**EXERCISE BRIEF**
Copy out all the rows below word for word, but leave out the pictures.

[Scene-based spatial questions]
┌──
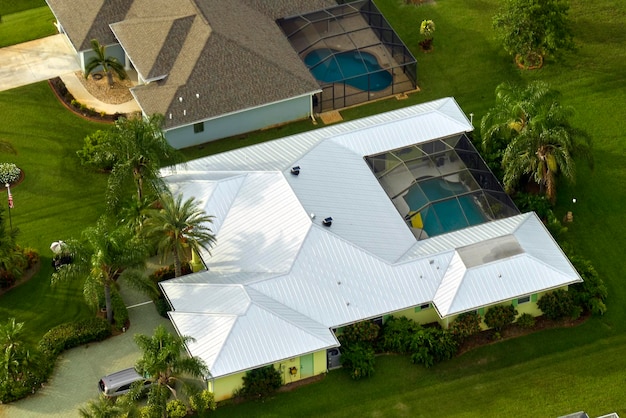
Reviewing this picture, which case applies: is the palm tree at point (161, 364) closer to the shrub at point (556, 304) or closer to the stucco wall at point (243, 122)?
the shrub at point (556, 304)

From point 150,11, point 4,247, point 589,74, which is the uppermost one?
point 150,11

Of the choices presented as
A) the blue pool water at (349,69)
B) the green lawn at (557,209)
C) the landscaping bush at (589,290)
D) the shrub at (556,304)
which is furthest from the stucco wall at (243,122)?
the shrub at (556,304)

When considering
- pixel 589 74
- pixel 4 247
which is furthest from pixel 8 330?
pixel 589 74

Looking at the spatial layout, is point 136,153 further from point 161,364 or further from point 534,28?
point 534,28

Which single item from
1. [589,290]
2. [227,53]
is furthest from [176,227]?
[589,290]

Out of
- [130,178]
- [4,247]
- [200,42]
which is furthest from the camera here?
[200,42]

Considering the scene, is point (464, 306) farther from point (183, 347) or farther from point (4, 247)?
point (4, 247)

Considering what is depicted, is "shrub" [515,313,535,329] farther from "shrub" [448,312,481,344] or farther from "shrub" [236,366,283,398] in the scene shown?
"shrub" [236,366,283,398]
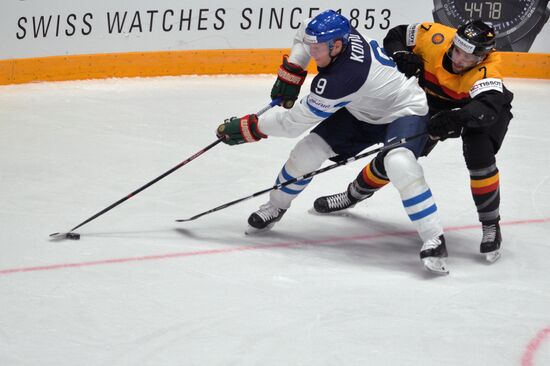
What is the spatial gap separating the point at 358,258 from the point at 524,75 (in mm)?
4486

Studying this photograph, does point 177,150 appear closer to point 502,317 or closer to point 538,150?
point 538,150

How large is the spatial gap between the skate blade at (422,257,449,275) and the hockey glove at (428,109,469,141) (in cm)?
47

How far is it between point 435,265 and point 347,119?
74 centimetres

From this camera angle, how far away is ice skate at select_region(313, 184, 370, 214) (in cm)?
412

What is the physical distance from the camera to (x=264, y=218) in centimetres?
380

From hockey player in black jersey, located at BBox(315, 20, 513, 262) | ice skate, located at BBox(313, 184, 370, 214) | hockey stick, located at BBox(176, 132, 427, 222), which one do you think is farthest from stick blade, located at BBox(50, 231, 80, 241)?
hockey player in black jersey, located at BBox(315, 20, 513, 262)

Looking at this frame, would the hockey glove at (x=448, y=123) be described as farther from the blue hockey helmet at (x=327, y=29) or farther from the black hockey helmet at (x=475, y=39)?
the blue hockey helmet at (x=327, y=29)

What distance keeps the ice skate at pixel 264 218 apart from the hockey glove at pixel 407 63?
0.80m

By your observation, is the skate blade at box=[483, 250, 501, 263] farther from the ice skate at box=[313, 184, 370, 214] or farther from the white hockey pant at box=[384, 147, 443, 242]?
the ice skate at box=[313, 184, 370, 214]

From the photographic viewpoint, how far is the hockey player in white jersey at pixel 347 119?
3332mm

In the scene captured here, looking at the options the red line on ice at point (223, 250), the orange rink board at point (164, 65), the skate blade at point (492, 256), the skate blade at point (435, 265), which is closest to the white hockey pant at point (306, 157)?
the red line on ice at point (223, 250)

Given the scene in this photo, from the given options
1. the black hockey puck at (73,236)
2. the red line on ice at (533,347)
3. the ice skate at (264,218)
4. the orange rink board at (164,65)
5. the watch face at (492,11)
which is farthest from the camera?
the watch face at (492,11)

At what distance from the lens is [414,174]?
3.33 m

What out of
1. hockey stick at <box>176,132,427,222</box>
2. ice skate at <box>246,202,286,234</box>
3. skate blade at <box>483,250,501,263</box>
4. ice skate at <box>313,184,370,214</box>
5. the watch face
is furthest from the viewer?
the watch face
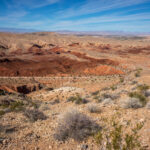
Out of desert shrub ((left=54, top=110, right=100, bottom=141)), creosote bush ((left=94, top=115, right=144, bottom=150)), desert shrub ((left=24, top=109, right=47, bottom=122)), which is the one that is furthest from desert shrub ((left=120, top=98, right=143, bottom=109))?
desert shrub ((left=24, top=109, right=47, bottom=122))

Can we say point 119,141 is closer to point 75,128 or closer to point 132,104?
point 75,128

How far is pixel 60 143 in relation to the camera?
3852 mm

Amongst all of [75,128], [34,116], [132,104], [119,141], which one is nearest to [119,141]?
[119,141]

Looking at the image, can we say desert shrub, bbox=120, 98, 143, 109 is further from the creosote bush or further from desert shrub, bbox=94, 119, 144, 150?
desert shrub, bbox=94, 119, 144, 150

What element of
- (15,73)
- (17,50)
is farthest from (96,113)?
(17,50)

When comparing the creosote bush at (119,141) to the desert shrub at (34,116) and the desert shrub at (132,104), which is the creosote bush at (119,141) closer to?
the desert shrub at (132,104)

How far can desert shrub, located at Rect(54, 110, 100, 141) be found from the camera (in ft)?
12.9

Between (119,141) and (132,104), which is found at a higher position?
(119,141)

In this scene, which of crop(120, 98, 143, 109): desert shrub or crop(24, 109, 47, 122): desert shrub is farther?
crop(120, 98, 143, 109): desert shrub

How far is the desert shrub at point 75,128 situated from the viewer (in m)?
3.93

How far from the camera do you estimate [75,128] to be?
160 inches

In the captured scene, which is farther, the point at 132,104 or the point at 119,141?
the point at 132,104

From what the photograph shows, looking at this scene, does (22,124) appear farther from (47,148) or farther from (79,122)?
(79,122)

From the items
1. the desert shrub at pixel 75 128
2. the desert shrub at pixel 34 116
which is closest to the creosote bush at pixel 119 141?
the desert shrub at pixel 75 128
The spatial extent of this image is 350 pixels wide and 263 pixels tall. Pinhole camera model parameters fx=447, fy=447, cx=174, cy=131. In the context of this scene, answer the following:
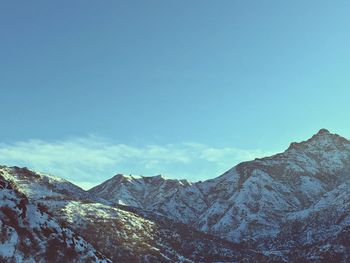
└──
**RESPONSE TO THIS EXERCISE**
Reviewing this picture, which case applies: is the palm tree at point (161, 364) closer to the shrub at point (556, 304) or closer to the stucco wall at point (243, 122)?
the shrub at point (556, 304)

From point 150,11, point 4,247, point 589,74, which is the uppermost one?
point 150,11

Of the choices presented as
A) the blue pool water at (349,69)
B) the green lawn at (557,209)
C) the landscaping bush at (589,290)
D) the shrub at (556,304)
which is furthest from the stucco wall at (243,122)?
the shrub at (556,304)

When considering
- pixel 589 74
- pixel 4 247
which is furthest from pixel 8 330?
pixel 589 74

Looking at the spatial layout, is point 136,153 further from point 161,364 or further from point 534,28?
point 534,28

Which single item from
1. [589,290]
2. [227,53]
is furthest from [176,227]?
[589,290]

Out of
- [130,178]
- [4,247]
- [200,42]
which is furthest from the camera here?
[200,42]

Considering the scene, is point (464, 306) farther from point (183, 347) or farther from point (4, 247)?
point (4, 247)

Considering what is depicted, is "shrub" [515,313,535,329] farther from "shrub" [448,312,481,344] or farther from "shrub" [236,366,283,398] in the scene shown?
"shrub" [236,366,283,398]
What is the spatial gap separating the point at 358,258 from the point at 524,75 (in mm)?
4486

Studying this photograph, does point 177,150 appear closer to point 502,317 or closer to point 538,150?
point 538,150

How large is the spatial gap between the skate blade at (422,257,449,275) and the hockey glove at (428,109,469,141) (in cm)?
47

How far is it between point 435,265 and point 347,119?
74 centimetres

From this camera angle, how far away is ice skate at select_region(313, 184, 370, 214) (in cm)?
412

What is the physical distance from the camera to (x=264, y=218) in centimetres?
380

From hockey player in black jersey, located at BBox(315, 20, 513, 262) | ice skate, located at BBox(313, 184, 370, 214) | hockey stick, located at BBox(176, 132, 427, 222), which one do you think is farthest from stick blade, located at BBox(50, 231, 80, 241)?
hockey player in black jersey, located at BBox(315, 20, 513, 262)

Looking at this frame, would the hockey glove at (x=448, y=123) be described as farther from the blue hockey helmet at (x=327, y=29) or farther from the black hockey helmet at (x=475, y=39)?
the blue hockey helmet at (x=327, y=29)

What distance keeps the ice skate at pixel 264 218 apart from the hockey glove at pixel 407 63?
0.80m

By your observation, is the skate blade at box=[483, 250, 501, 263] farther from the ice skate at box=[313, 184, 370, 214] or farther from the white hockey pant at box=[384, 147, 443, 242]?
the ice skate at box=[313, 184, 370, 214]

From the photographic viewpoint, how far is the hockey player in white jersey at pixel 347 119?
3332mm

In the scene captured here, looking at the options the red line on ice at point (223, 250), the orange rink board at point (164, 65), the skate blade at point (492, 256), the skate blade at point (435, 265), which is closest to the white hockey pant at point (306, 157)?
the red line on ice at point (223, 250)

Given the scene in this photo, from the given options
1. the black hockey puck at (73,236)
2. the red line on ice at (533,347)
3. the ice skate at (264,218)
4. the orange rink board at (164,65)
5. the watch face at (492,11)
which is farthest from the camera?
the watch face at (492,11)

At what distance from the lens is [414,174]?
3.33 m

What out of
1. hockey stick at <box>176,132,427,222</box>
2. ice skate at <box>246,202,286,234</box>
3. skate blade at <box>483,250,501,263</box>
4. ice skate at <box>313,184,370,214</box>
5. the watch face
is furthest from the viewer?
the watch face
Out of desert shrub ((left=54, top=110, right=100, bottom=141)), creosote bush ((left=94, top=115, right=144, bottom=150)), desert shrub ((left=24, top=109, right=47, bottom=122)), which is the one that is furthest from desert shrub ((left=120, top=98, right=143, bottom=109))?
desert shrub ((left=24, top=109, right=47, bottom=122))

Can we say point 119,141 is closer to point 75,128 or closer to point 132,104?
point 75,128

How far is pixel 60 143 in relation to the camera?
3852 mm

Amongst all of [75,128], [34,116], [132,104], [119,141], which one is nearest to [119,141]?
[119,141]

Looking at the image, can we say desert shrub, bbox=120, 98, 143, 109 is further from the creosote bush or further from desert shrub, bbox=94, 119, 144, 150?
desert shrub, bbox=94, 119, 144, 150

What element of
- (15,73)
- (17,50)
is farthest from (96,113)?
(17,50)

When comparing the creosote bush at (119,141) to the desert shrub at (34,116) and the desert shrub at (132,104), which is the creosote bush at (119,141) closer to?
the desert shrub at (132,104)

How far can desert shrub, located at Rect(54, 110, 100, 141) be found from the camera (in ft)?
12.9

Between (119,141) and (132,104), which is found at a higher position?
(119,141)

In this scene, which of crop(120, 98, 143, 109): desert shrub or crop(24, 109, 47, 122): desert shrub is farther?
crop(120, 98, 143, 109): desert shrub

How far is the desert shrub at point 75,128 situated from the viewer (in m)?
3.93

How far from the camera do you estimate [75,128] to be?
160 inches

In the captured scene, which is farther, the point at 132,104 or the point at 119,141?
the point at 132,104

From what the photograph shows, looking at this scene, does (22,124) appear farther from (47,148) or farther from (79,122)?
(79,122)

From the items
1. the desert shrub at pixel 75 128
2. the desert shrub at pixel 34 116
which is closest to the creosote bush at pixel 119 141?
the desert shrub at pixel 75 128
The spatial extent of this image is 350 pixels wide and 263 pixels tall. Pinhole camera model parameters fx=447, fy=447, cx=174, cy=131. In the context of this scene, answer the following:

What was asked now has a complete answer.